Having spent 30 years deeply involved in the techno electronic music industry, including working with Hollywood legends Michael Mann and Ridley Scott, King Britt entered a new phase as an Assistant Teaching Professor in Computer Music at UC San Diego. Having noticed a void in classes concentrated on people of color and their contributions to electronic music, King Britt promptly organized the fully remote course back in 2020. 

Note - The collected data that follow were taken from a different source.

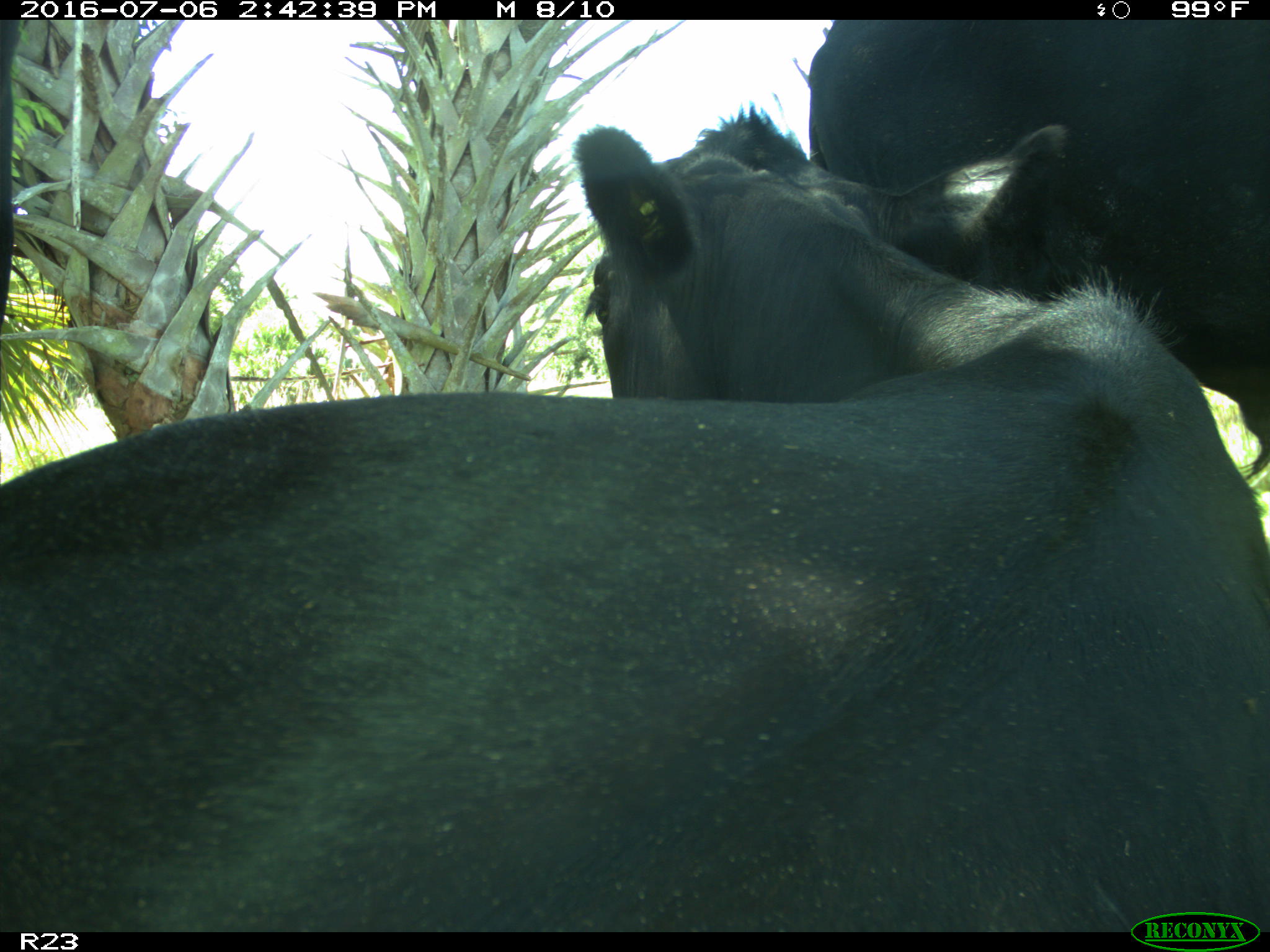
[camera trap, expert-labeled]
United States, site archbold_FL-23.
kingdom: Animalia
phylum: Chordata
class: Mammalia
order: Artiodactyla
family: Bovidae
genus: Bos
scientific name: Bos taurus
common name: domestic cow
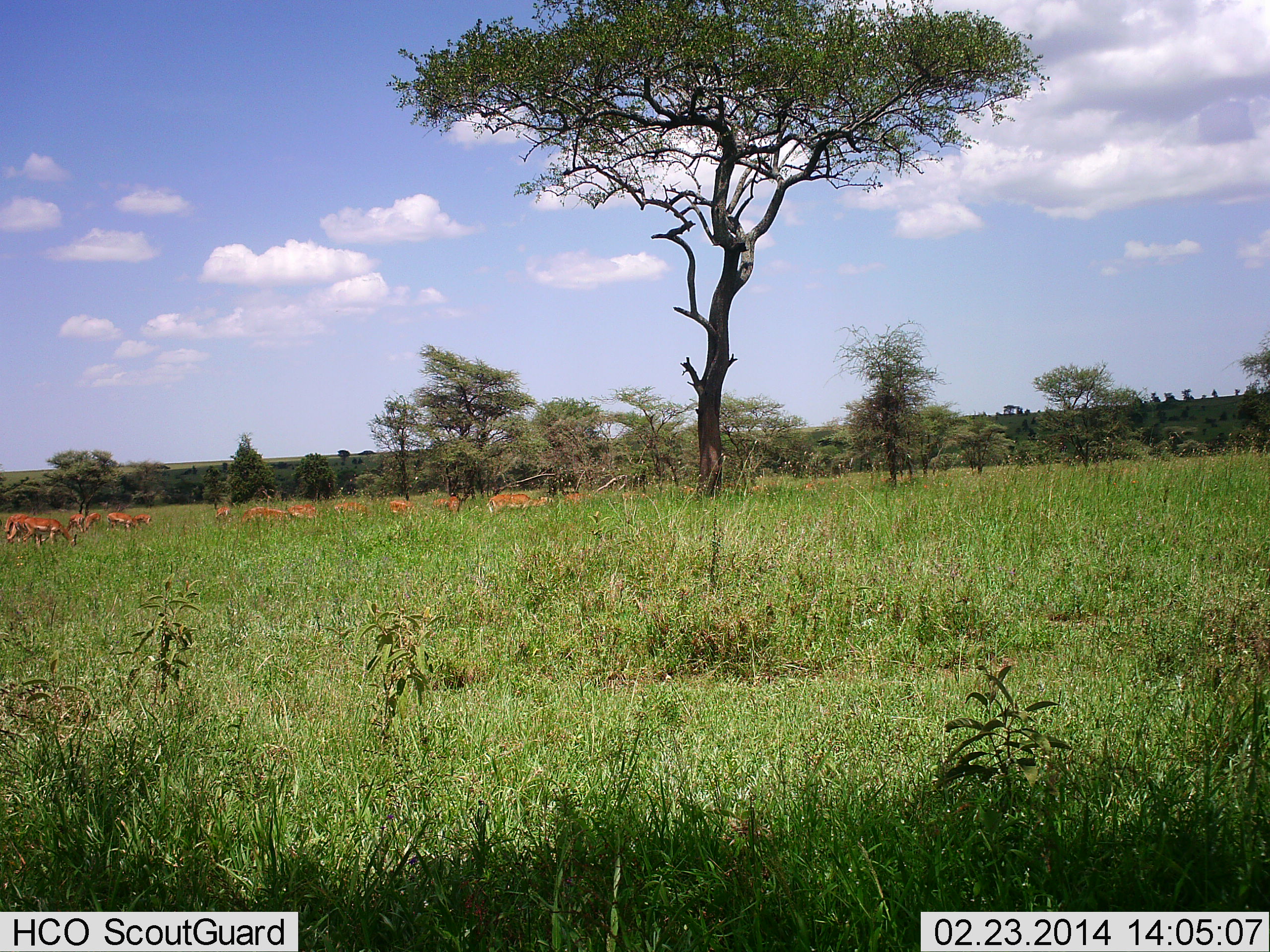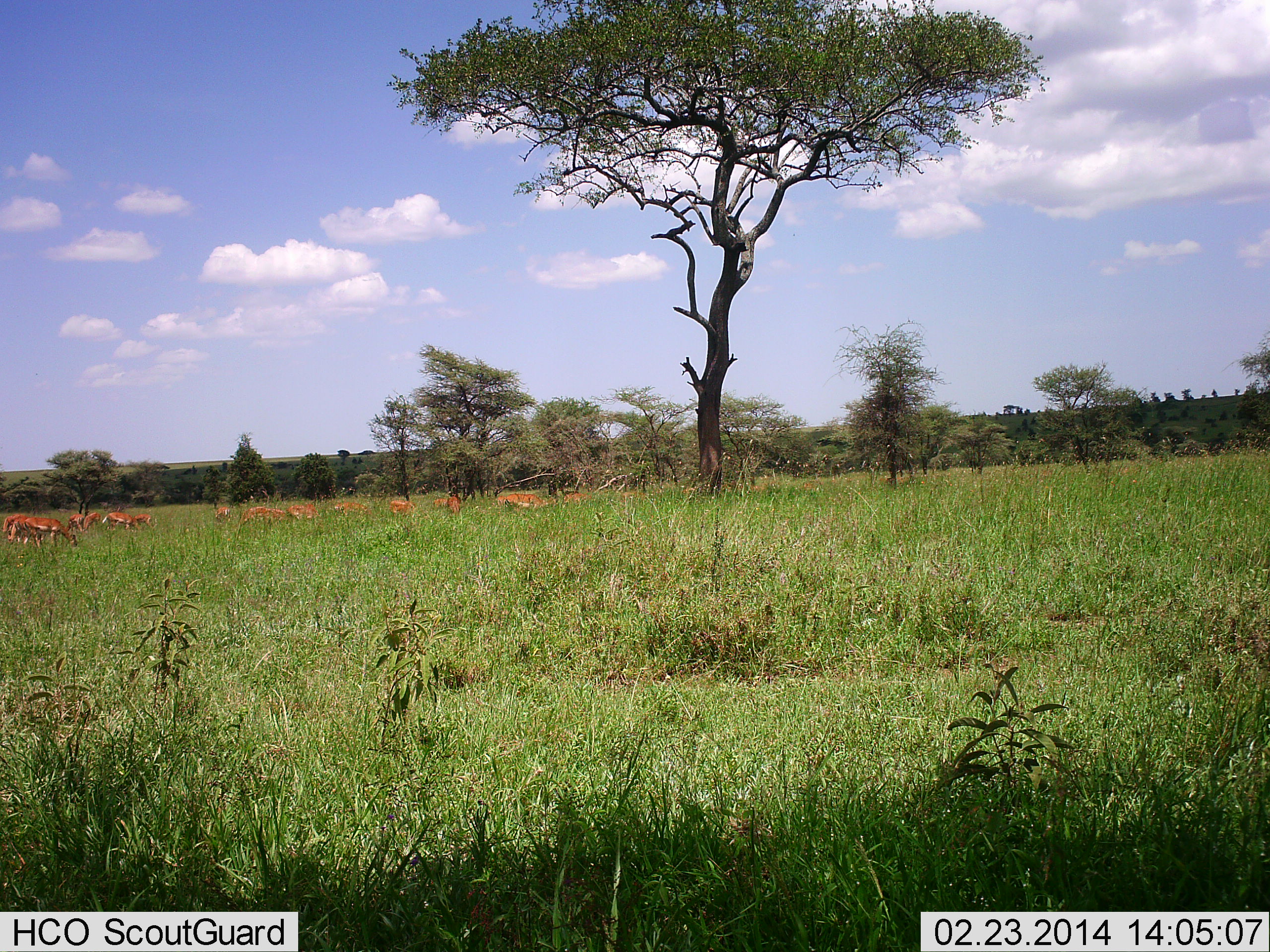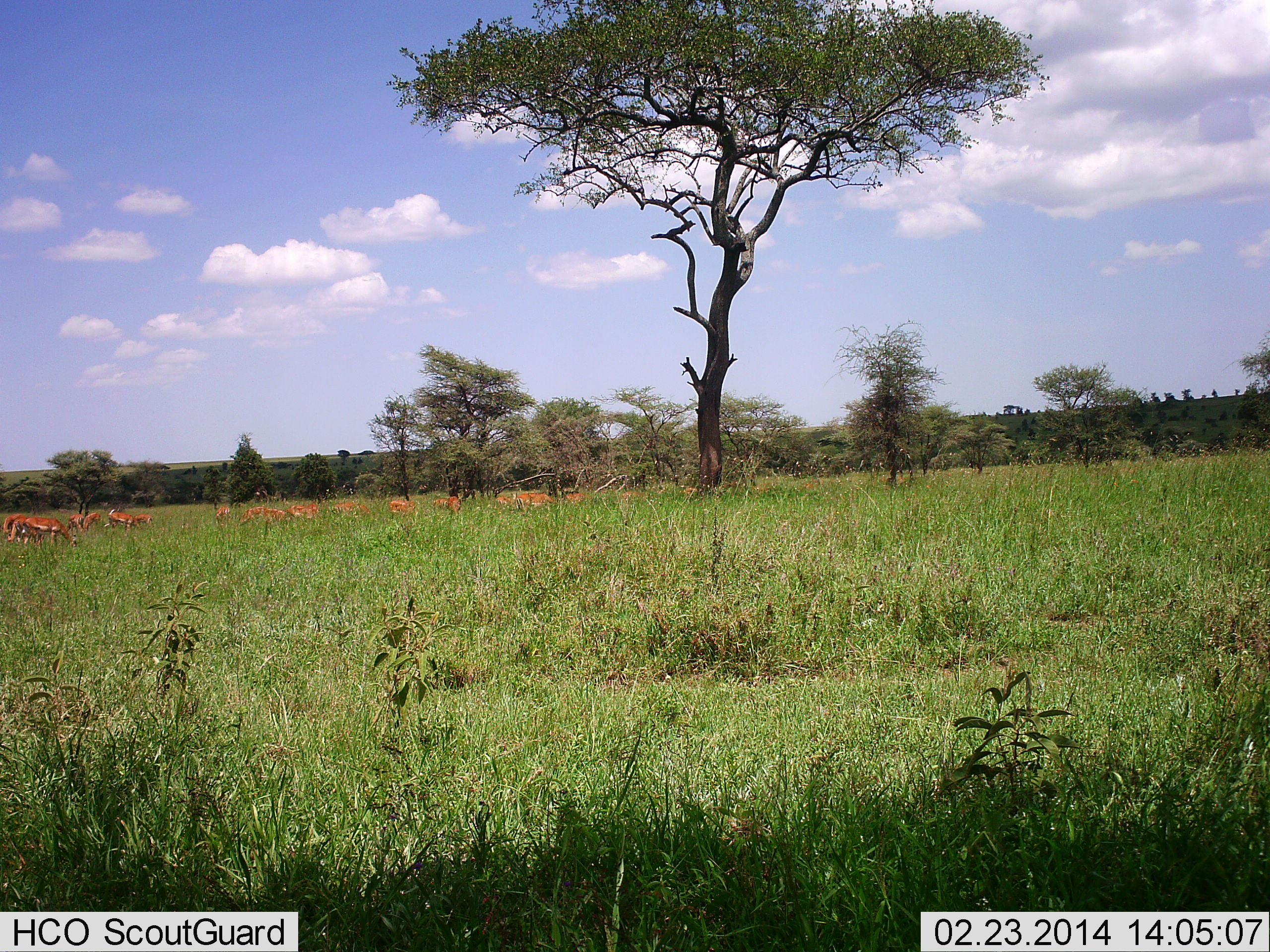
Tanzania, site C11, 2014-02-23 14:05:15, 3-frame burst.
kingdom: Animalia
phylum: Chordata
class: Mammalia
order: Artiodactyla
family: Bovidae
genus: Aepyceros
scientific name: Aepyceros melampus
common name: impala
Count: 11-50.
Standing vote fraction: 38%.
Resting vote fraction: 0%.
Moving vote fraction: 12%.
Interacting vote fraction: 0%.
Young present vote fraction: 0%.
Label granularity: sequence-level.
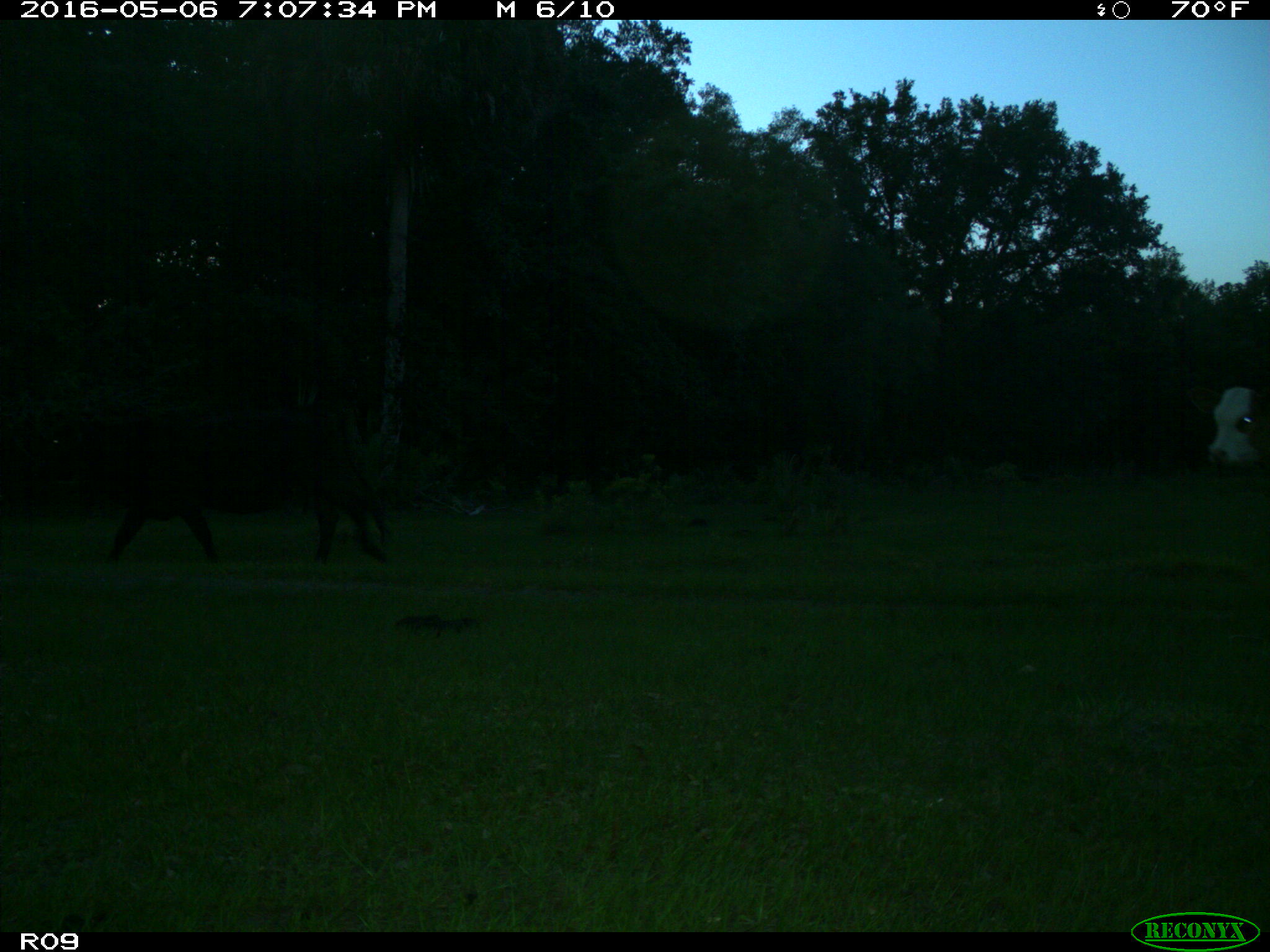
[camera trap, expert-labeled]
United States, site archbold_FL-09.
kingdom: Animalia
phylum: Chordata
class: Mammalia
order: Artiodactyla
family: Bovidae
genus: Bos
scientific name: Bos taurus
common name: domestic cow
Bos taurus (domestic cow).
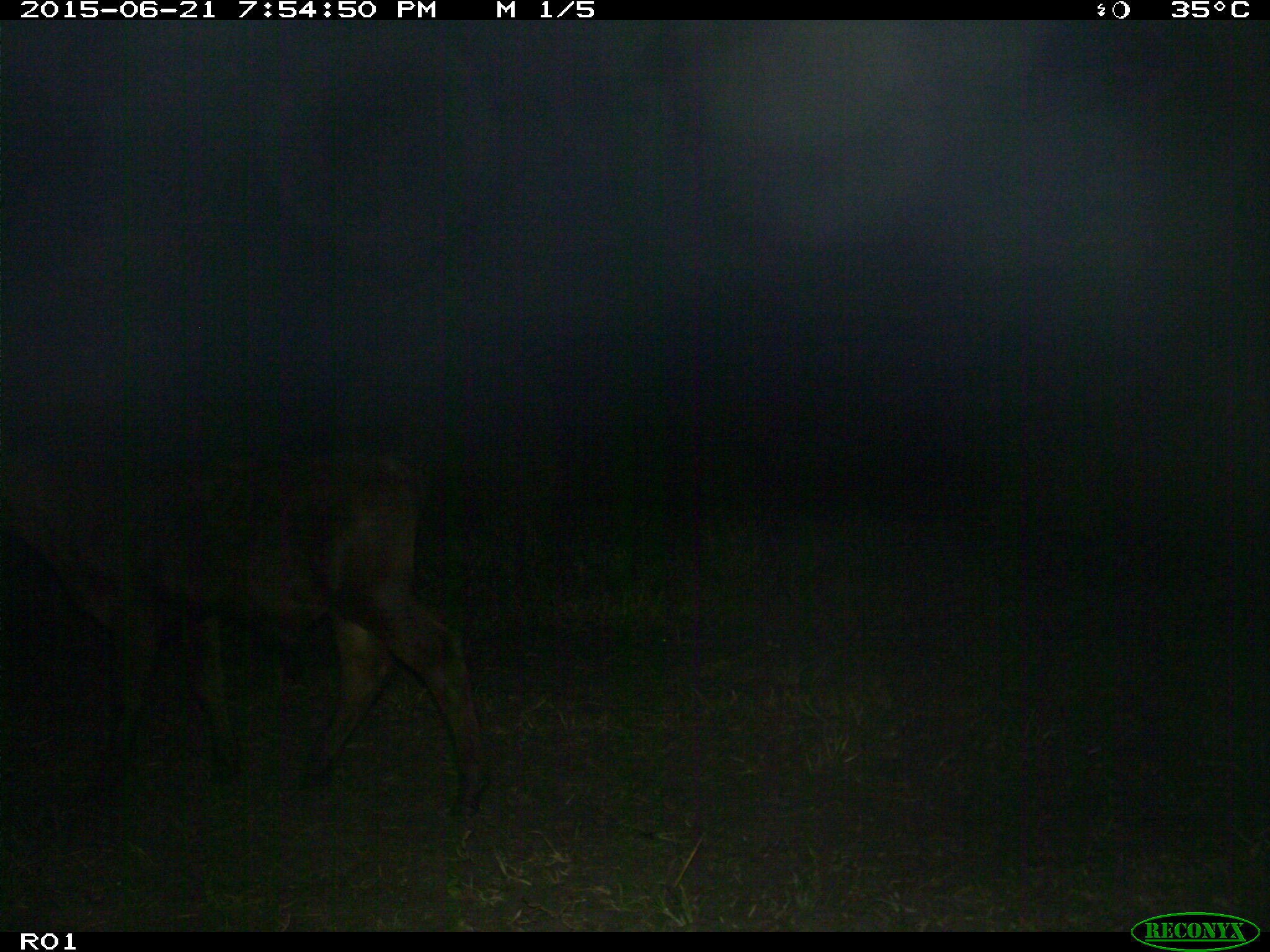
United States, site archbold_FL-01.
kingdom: Animalia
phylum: Chordata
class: Mammalia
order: Artiodactyla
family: Bovidae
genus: Bos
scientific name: Bos taurus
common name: domestic cow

‘Blacktronika: Afrofuturism In Electronic Music will be available starting in Fall 2022 as a three-hour lecture series on Wednesdays, from 11am-1:50pm, with an additional 50-minute discussion section to examine the intricacies of black history in the music industry via roundtable discussions and guest speaker appearances. Students will learn a wide range of topics, from the breakdown of Afrofuturism through listening to the Dogon tribe in Mali to the origins of Sun Ra and its continual impact on house music. Students should also expect to learn about how underrepresented communities responded to socio-political issues and how these movements gave birth to jazz fusion, Chicago House, Detroit Techno, Drum and Bass, the LA Beat scene, and the rest of global sound history. 
 
In addition to hearing anecdotes from King Britt’s experiences with the music industry, he also draws on career connections to bolster the curriculum with more expertise. In previous years, King Britt has hosted Honey Dijon, Goldie, Hank Shocklee, Robert Hood, and his daughter Lyric to discuss their relationships with house, techno, drum and bass, and experimental music. Students are also offered the opportunity to ask questions as each interview occurs live in class. By enabling other experts to weigh in on their experiences as Black people in the music industry, students are provided a more encompassed idea of the history and trajectory of electronic music. Exact details regarding this year’s guest list have yet to be revealed but expect a mix of speakers and performers. 
 
‘Blacktronika: Afrofuturism In Electronic Music is a fascinating course that offers an expanded understanding of racial dynamics in America through the lens of musical history. Because young people continue to include the newer sounds of electronic music in their playlist repertoire, King Britt hopes that by offering this course, he can equip them with the knowledge and newfound appreciation for its history.